Excerpted records -
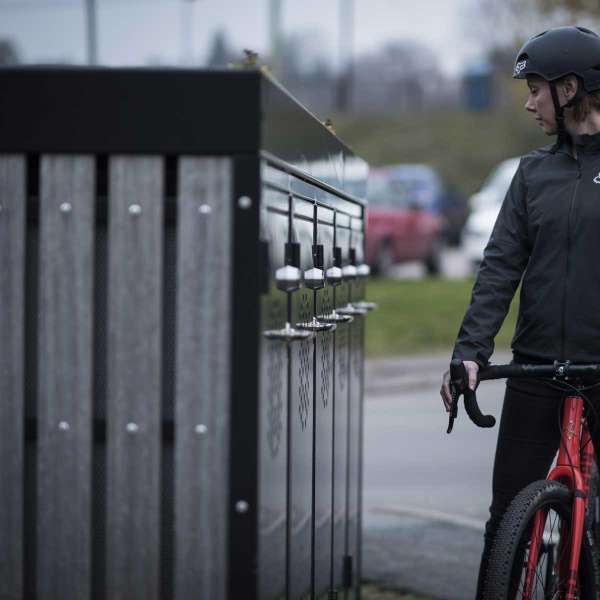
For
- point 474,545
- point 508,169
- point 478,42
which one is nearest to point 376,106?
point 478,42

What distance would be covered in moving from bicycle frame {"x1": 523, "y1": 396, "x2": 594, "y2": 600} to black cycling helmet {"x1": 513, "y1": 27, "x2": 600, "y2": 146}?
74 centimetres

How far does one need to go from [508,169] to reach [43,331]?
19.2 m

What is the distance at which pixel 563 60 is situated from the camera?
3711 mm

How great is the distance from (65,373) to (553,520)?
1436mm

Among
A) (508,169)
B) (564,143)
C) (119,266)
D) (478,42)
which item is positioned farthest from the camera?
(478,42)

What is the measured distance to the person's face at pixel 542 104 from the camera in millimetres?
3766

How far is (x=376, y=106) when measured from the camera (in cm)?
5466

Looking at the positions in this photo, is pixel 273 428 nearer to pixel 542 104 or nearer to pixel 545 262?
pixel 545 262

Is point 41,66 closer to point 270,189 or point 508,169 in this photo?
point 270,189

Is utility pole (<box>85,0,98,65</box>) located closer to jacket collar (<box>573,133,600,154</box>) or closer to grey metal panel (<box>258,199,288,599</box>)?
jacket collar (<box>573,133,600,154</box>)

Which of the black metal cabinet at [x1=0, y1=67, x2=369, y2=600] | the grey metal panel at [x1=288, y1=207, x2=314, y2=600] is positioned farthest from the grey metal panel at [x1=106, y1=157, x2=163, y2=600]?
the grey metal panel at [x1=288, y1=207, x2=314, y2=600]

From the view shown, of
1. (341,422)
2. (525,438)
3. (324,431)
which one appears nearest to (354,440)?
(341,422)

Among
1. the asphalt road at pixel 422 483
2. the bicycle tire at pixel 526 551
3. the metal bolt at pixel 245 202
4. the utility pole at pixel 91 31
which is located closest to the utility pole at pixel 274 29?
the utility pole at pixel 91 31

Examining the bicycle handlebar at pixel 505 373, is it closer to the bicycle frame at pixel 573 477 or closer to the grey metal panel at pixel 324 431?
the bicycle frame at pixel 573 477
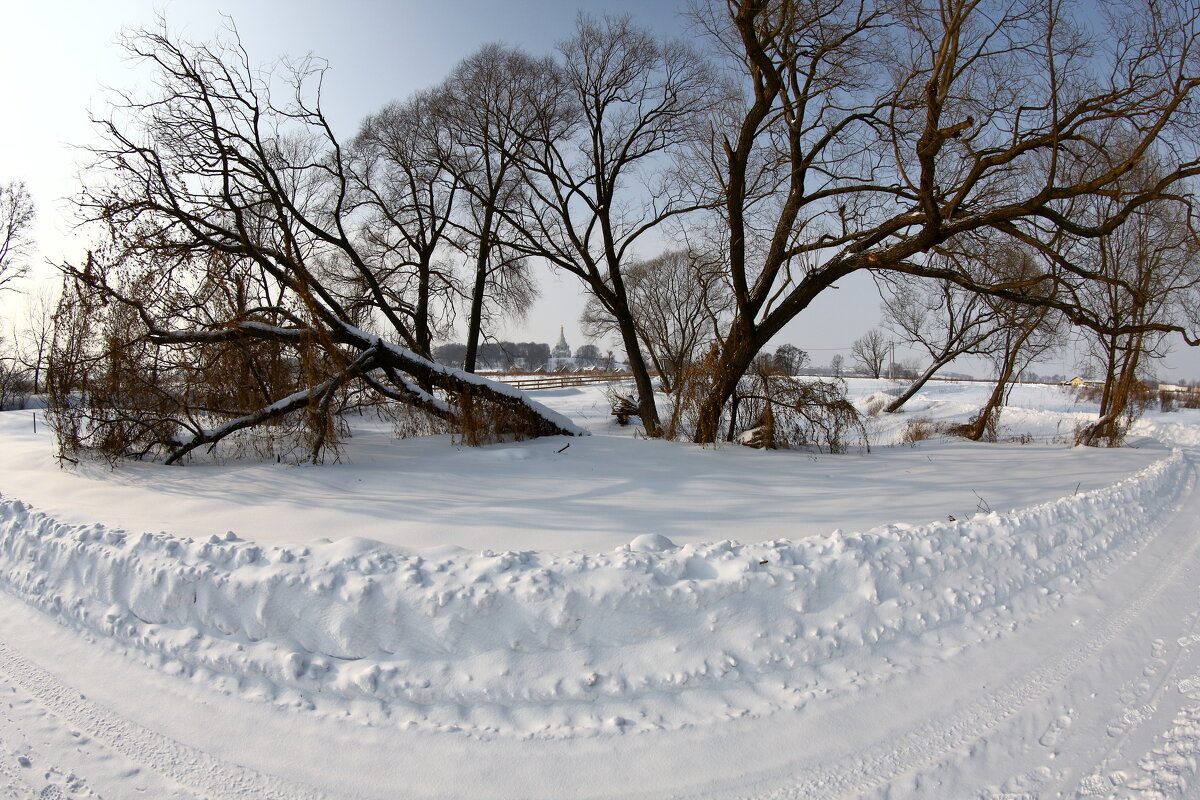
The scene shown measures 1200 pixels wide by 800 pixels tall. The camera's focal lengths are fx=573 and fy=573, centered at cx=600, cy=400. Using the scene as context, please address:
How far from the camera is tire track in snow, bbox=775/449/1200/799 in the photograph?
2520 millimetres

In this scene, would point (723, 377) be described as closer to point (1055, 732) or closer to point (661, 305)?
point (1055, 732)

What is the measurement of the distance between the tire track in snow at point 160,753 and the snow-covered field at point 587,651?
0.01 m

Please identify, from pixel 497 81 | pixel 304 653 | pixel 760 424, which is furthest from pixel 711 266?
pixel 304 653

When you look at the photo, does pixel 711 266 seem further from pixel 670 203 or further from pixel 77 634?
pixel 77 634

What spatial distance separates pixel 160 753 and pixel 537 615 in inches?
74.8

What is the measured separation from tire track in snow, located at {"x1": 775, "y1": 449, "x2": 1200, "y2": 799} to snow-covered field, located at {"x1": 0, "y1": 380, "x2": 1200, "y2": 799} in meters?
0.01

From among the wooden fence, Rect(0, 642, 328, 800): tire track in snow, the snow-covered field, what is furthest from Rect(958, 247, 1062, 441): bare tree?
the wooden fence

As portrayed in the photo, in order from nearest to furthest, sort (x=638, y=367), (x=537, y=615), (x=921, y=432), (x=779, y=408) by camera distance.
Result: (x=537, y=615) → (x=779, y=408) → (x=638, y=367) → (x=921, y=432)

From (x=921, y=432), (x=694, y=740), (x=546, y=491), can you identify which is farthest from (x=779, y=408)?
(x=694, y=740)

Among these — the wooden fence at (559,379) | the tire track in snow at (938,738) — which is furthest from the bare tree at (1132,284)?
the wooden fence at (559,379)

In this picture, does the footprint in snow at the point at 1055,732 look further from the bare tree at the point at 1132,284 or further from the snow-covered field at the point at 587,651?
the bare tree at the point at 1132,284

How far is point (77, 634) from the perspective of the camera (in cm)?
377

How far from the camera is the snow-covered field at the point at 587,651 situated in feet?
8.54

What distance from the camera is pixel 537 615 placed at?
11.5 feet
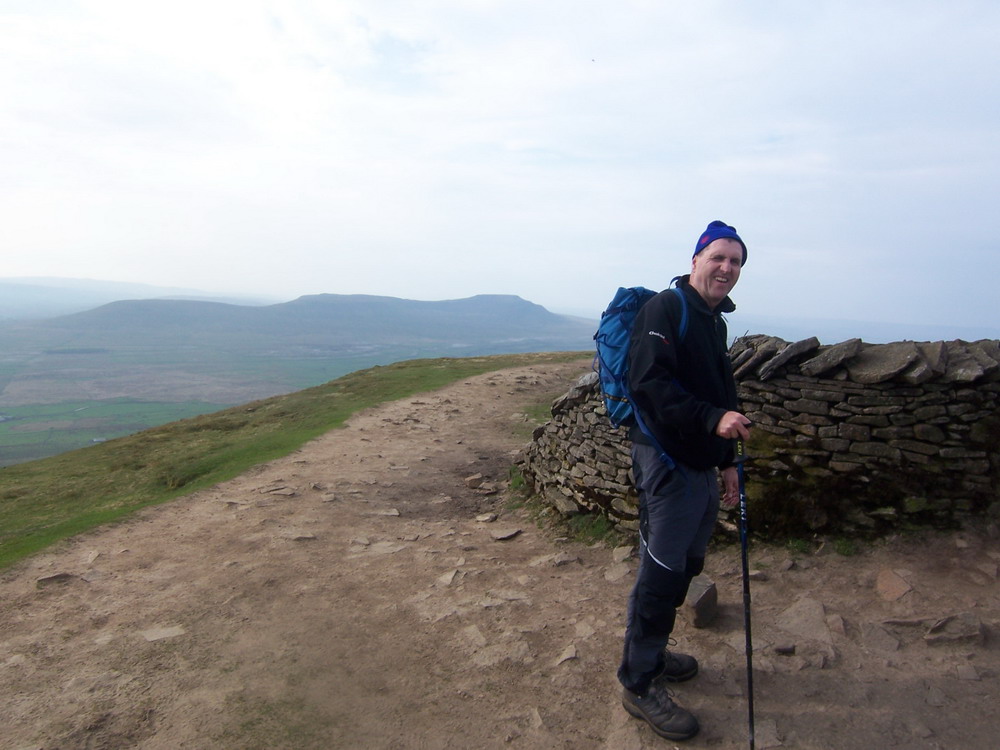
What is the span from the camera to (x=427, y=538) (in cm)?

Given exercise - Copy the records word for word, starting at the line containing "How great is" and ending at the line containing "2520 millimetres", with both of those lines included. Leave out the pictures.

Exercise output -
How great is the distance from (65,373) to (553,520)?
1436mm

Among
A) (508,169)
B) (564,143)
C) (119,266)
D) (478,42)
which item is positioned farthest from the camera?
(478,42)

What is the measured distance to the person's face at pixel 542 104 from the camera in millimetres?
3766

How far is (x=376, y=106) when measured from the camera (in cm)?
5466

Looking at the positions in this photo, is pixel 273 428 nearer to pixel 542 104 or nearer to pixel 545 262?
pixel 545 262

Is point 41,66 closer to point 270,189 or point 508,169 in this photo?
point 270,189

Is utility pole (<box>85,0,98,65</box>) located closer to jacket collar (<box>573,133,600,154</box>) or closer to grey metal panel (<box>258,199,288,599</box>)?
jacket collar (<box>573,133,600,154</box>)

Which of the black metal cabinet at [x1=0, y1=67, x2=369, y2=600] | the grey metal panel at [x1=288, y1=207, x2=314, y2=600] is positioned farthest from the grey metal panel at [x1=106, y1=157, x2=163, y2=600]?
the grey metal panel at [x1=288, y1=207, x2=314, y2=600]

From the view shown, of
1. (341,422)
2. (525,438)
3. (324,431)
which one appears nearest to (354,440)?
(341,422)

Among
1. the asphalt road at pixel 422 483
2. the bicycle tire at pixel 526 551
3. the metal bolt at pixel 245 202
4. the utility pole at pixel 91 31
which is located closest to the utility pole at pixel 274 29?
the utility pole at pixel 91 31

Examining the bicycle handlebar at pixel 505 373, is it closer to the bicycle frame at pixel 573 477 or closer to the grey metal panel at pixel 324 431?
the bicycle frame at pixel 573 477
The scene shown measures 1200 pixels wide by 800 pixels tall. The camera's focal lengths are fx=573 and fy=573, centered at cx=600, cy=400. Using the scene as context, please address:
How far from the camera is tire track in snow, bbox=775/449/1200/799 in the photograph?
2520 millimetres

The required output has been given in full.